**Do this**: Can you recast all the rows below as a numbered list, skipping blank lines and omitting the pictures?

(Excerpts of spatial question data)
--- start ---

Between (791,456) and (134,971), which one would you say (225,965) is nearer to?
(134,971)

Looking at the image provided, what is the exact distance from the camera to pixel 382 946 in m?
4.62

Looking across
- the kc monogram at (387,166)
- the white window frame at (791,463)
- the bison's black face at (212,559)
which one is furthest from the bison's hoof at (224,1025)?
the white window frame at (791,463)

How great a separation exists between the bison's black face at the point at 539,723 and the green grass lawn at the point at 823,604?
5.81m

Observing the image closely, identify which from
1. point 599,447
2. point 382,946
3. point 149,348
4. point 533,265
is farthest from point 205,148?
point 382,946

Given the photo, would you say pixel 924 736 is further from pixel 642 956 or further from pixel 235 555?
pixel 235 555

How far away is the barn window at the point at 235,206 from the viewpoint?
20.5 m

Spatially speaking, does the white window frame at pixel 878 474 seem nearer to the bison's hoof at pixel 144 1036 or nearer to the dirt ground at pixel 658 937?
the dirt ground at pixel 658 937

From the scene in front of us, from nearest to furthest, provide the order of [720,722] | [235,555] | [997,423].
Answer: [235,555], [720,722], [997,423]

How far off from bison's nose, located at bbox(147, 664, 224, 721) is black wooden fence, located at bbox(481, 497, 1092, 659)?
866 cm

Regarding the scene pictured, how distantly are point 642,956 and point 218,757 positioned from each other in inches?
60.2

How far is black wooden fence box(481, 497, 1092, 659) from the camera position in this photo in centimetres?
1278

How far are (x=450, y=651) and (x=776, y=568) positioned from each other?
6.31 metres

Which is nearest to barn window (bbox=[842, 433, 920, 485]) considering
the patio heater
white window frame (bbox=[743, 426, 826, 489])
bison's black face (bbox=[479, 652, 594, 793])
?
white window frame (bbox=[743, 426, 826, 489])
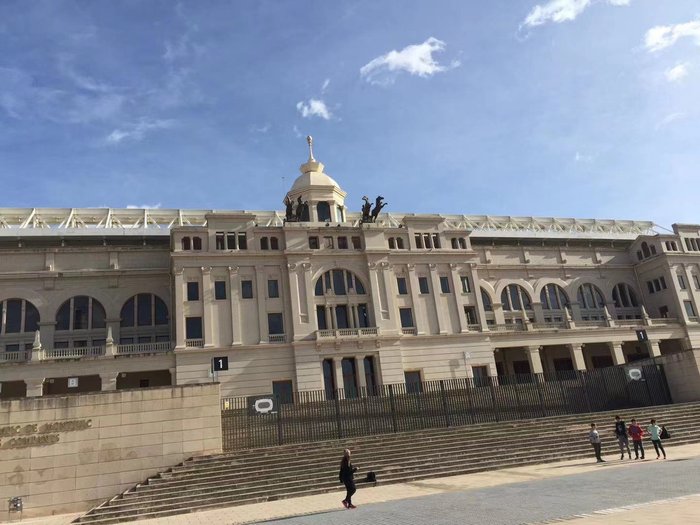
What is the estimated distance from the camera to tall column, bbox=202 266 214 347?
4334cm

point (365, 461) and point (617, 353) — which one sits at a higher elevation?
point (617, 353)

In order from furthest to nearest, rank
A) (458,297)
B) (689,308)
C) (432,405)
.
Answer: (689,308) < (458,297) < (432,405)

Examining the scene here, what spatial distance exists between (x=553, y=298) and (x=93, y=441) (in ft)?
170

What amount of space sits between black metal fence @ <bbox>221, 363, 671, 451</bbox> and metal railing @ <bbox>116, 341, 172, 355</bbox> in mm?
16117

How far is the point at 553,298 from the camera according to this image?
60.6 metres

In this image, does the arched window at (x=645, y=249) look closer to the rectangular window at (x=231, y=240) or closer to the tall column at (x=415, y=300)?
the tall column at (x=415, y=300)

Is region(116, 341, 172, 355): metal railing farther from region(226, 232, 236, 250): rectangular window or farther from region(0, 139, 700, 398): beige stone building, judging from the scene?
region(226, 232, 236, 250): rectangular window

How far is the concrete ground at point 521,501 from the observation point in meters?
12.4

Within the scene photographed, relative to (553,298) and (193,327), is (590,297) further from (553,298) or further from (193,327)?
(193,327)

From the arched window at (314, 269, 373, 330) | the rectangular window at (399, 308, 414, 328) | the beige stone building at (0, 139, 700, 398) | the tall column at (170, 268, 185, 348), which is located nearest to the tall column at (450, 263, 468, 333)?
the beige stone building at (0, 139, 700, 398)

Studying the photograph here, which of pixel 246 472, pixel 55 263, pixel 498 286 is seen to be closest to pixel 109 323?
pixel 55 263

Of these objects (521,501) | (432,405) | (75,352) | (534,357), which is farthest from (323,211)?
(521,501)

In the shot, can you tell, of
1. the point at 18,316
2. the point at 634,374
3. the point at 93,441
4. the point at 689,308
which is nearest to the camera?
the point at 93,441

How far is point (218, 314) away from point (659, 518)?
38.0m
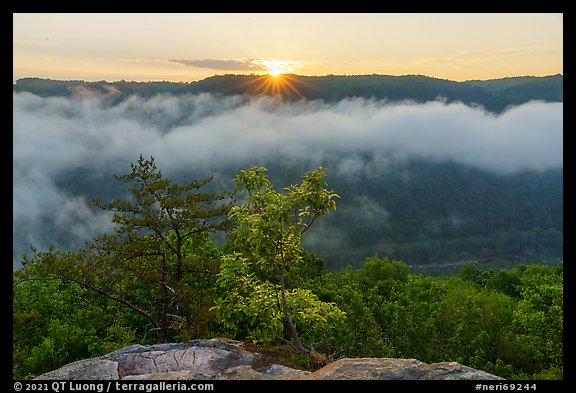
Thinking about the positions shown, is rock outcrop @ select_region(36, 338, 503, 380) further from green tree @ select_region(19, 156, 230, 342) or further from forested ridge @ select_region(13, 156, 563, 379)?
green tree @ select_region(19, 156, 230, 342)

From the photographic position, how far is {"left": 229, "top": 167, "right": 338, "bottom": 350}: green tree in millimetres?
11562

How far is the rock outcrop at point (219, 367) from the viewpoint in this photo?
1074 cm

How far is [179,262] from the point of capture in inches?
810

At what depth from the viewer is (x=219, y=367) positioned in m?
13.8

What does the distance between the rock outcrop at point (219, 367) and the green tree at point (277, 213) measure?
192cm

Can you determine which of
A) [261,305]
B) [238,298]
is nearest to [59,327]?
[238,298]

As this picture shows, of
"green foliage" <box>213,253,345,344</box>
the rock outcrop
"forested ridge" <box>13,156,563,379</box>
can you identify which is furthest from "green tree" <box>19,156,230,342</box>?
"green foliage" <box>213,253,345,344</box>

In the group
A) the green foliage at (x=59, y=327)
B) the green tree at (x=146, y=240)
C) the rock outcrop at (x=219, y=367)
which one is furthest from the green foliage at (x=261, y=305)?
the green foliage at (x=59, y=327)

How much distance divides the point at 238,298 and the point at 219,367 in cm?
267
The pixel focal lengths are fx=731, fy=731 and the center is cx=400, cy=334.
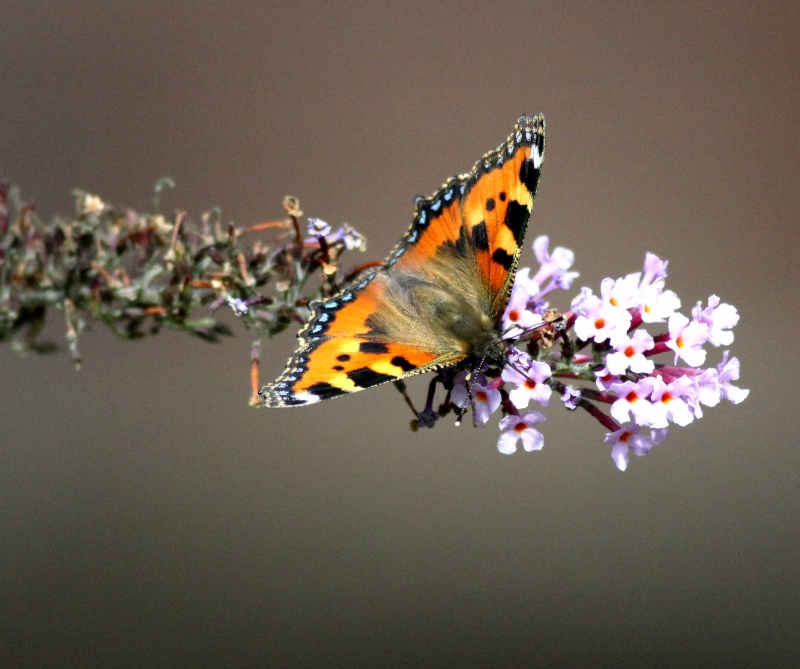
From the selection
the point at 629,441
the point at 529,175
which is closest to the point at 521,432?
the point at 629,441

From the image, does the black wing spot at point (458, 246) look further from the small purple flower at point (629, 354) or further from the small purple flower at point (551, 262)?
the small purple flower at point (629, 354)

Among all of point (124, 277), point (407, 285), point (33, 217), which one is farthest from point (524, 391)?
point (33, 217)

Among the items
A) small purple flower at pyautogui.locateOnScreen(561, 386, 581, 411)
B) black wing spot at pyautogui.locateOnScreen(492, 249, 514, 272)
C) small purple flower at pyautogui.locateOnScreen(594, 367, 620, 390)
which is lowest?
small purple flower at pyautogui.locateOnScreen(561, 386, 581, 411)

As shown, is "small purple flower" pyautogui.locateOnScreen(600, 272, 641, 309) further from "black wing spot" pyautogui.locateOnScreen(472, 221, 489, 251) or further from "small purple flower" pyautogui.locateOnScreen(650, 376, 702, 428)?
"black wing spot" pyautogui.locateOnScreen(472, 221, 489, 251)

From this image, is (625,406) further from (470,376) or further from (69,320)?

--- end ---

**Answer to this task**:
1. Between (791,456) and (134,971), which one would you say (225,965) is nearer to?
2. (134,971)
3. Looking at the image provided, what is the exact distance from the camera to pixel 382 946 in m?
4. 4.62
5. Looking across
6. - the kc monogram at (387,166)
7. - the white window frame at (791,463)
8. - the bison's black face at (212,559)
9. which one is furthest from the bison's hoof at (224,1025)?
10. the white window frame at (791,463)
11. How great a separation exists between the bison's black face at the point at 539,723 and the green grass lawn at the point at 823,604?
12. 5.81m
13. Observing the image closely, identify which from
14. 1. point 599,447
15. 2. point 382,946
16. 3. point 149,348
17. 4. point 533,265
18. is farthest from point 205,148?
19. point 382,946
20. Given the photo, would you say pixel 924 736 is further from pixel 642 956 or further from pixel 235 555?
21. pixel 235 555
22. How far away is the barn window at the point at 235,206 from the viewpoint?
23. 20.5 m
24. Spatially speaking, does the white window frame at pixel 878 474 seem nearer to the bison's hoof at pixel 144 1036 or nearer to the dirt ground at pixel 658 937?
25. the dirt ground at pixel 658 937
26. From the scene in front of us, from nearest to furthest, provide the order of [720,722] | [235,555] | [997,423].
27. Answer: [235,555], [720,722], [997,423]
28. How far off from bison's nose, located at bbox(147, 664, 224, 721) is black wooden fence, located at bbox(481, 497, 1092, 659)?
29. 866 cm
30. Regarding the scene pictured, how distantly are point 642,956 and point 218,757 positioned from each other in inches?
31. 60.2
32. How far is black wooden fence box(481, 497, 1092, 659) from the camera position in this photo in centimetres?
33. 1278
34. How far are (x=450, y=651) and (x=776, y=568) positioned from each other?
35. 6.31 metres
36. Which is nearest to barn window (bbox=[842, 433, 920, 485]) considering
37. the patio heater
38. white window frame (bbox=[743, 426, 826, 489])
39. bison's black face (bbox=[479, 652, 594, 793])
40. ?
41. white window frame (bbox=[743, 426, 826, 489])
42. What is the estimated distance from the camera to tall column, bbox=202 266 214 347?
43. 4334cm
44. point (365, 461) and point (617, 353) — which one sits at a higher elevation?
45. point (617, 353)
46. In order from furthest to nearest, rank
47. A) (458,297)
48. B) (689,308)
49. C) (432,405)
50. .
51. Answer: (689,308) < (458,297) < (432,405)
52. Examining the scene here, what spatial distance exists between (x=553, y=298) and (x=93, y=441) (in ft)?
53. 170
54. What amount of space sits between black metal fence @ <bbox>221, 363, 671, 451</bbox> and metal railing @ <bbox>116, 341, 172, 355</bbox> in mm?
55. 16117
56. How far is the point at 553,298 from the camera according to this image?
57. 60.6 metres
58. In this image, does the arched window at (x=645, y=249) look closer to the rectangular window at (x=231, y=240) or closer to the tall column at (x=415, y=300)?
59. the tall column at (x=415, y=300)
60. Is region(116, 341, 172, 355): metal railing farther from region(226, 232, 236, 250): rectangular window or farther from region(0, 139, 700, 398): beige stone building, judging from the scene?
61. region(226, 232, 236, 250): rectangular window
62. How far is the concrete ground at point 521,501 from the observation point in meters?
63. 12.4
64. Within the scene photographed, relative to (553,298) and (193,327), is (590,297) further from (553,298) or further from (193,327)?
65. (193,327)
66. From the arched window at (314, 269, 373, 330) | the rectangular window at (399, 308, 414, 328) | the beige stone building at (0, 139, 700, 398) | the tall column at (170, 268, 185, 348), which is located nearest to the tall column at (450, 263, 468, 333)?
67. the beige stone building at (0, 139, 700, 398)
68. Studying the photograph here, which of pixel 246 472, pixel 55 263, pixel 498 286 is seen to be closest to pixel 109 323?
69. pixel 55 263
70. Of these objects (521,501) | (432,405) | (75,352) | (534,357), which is farthest from (323,211)?
71. (521,501)
72. In the shot, can you tell, of
73. 1. the point at 18,316
74. 2. the point at 634,374
75. 3. the point at 93,441
76. 4. the point at 689,308
77. which is nearest to the camera?
78. the point at 93,441
79. How far is point (218, 314) away from point (659, 518)?
80. 38.0m
81. Thinking about the positions shown, is rock outcrop @ select_region(36, 338, 503, 380) further from green tree @ select_region(19, 156, 230, 342) or further from forested ridge @ select_region(13, 156, 563, 379)?
82. green tree @ select_region(19, 156, 230, 342)
83. From the photographic position, how far is {"left": 229, "top": 167, "right": 338, "bottom": 350}: green tree in millimetres?
84. 11562
85. How far is the rock outcrop at point (219, 367) from the viewpoint in this photo?
86. 1074 cm
87. How far is [179,262] from the point of capture in inches?
88. 810
89. At what depth from the viewer is (x=219, y=367) positioned in m?
90. 13.8
91. What does the distance between the rock outcrop at point (219, 367) and the green tree at point (277, 213) measure?
92. 192cm
93. Can you determine which of
94. A) [261,305]
95. B) [238,298]
96. is nearest to [59,327]?
97. [238,298]
98. As this picture shows, of
99. "green foliage" <box>213,253,345,344</box>
100. the rock outcrop
101. "forested ridge" <box>13,156,563,379</box>
102. can you identify which is furthest from "green tree" <box>19,156,230,342</box>?
103. "green foliage" <box>213,253,345,344</box>
104. In the group
105. A) the green foliage at (x=59, y=327)
106. B) the green tree at (x=146, y=240)
107. C) the rock outcrop at (x=219, y=367)
108. which one is furthest from the green foliage at (x=261, y=305)?
109. the green foliage at (x=59, y=327)
110. How much distance divides the point at 238,298 and the point at 219,367 in cm?
111. 267
112. The pixel focal lengths are fx=731, fy=731 and the center is cx=400, cy=334.
113. From the selection
114. the point at 629,441
115. the point at 529,175
116. which is closest to the point at 521,432?
117. the point at 629,441
118. From the image, does the black wing spot at point (458, 246) look further from the small purple flower at point (629, 354) or further from the small purple flower at point (551, 262)?
119. the small purple flower at point (629, 354)
120. Among all of point (124, 277), point (407, 285), point (33, 217), which one is farthest from point (524, 391)?
121. point (33, 217)
122. Among the items
123. A) small purple flower at pyautogui.locateOnScreen(561, 386, 581, 411)
124. B) black wing spot at pyautogui.locateOnScreen(492, 249, 514, 272)
125. C) small purple flower at pyautogui.locateOnScreen(594, 367, 620, 390)
126. which is lowest?
127. small purple flower at pyautogui.locateOnScreen(561, 386, 581, 411)
128. As shown, is "small purple flower" pyautogui.locateOnScreen(600, 272, 641, 309) further from "black wing spot" pyautogui.locateOnScreen(472, 221, 489, 251) or further from "small purple flower" pyautogui.locateOnScreen(650, 376, 702, 428)?
129. "black wing spot" pyautogui.locateOnScreen(472, 221, 489, 251)
130. From this image, is (625,406) further from (470,376) or further from (69,320)?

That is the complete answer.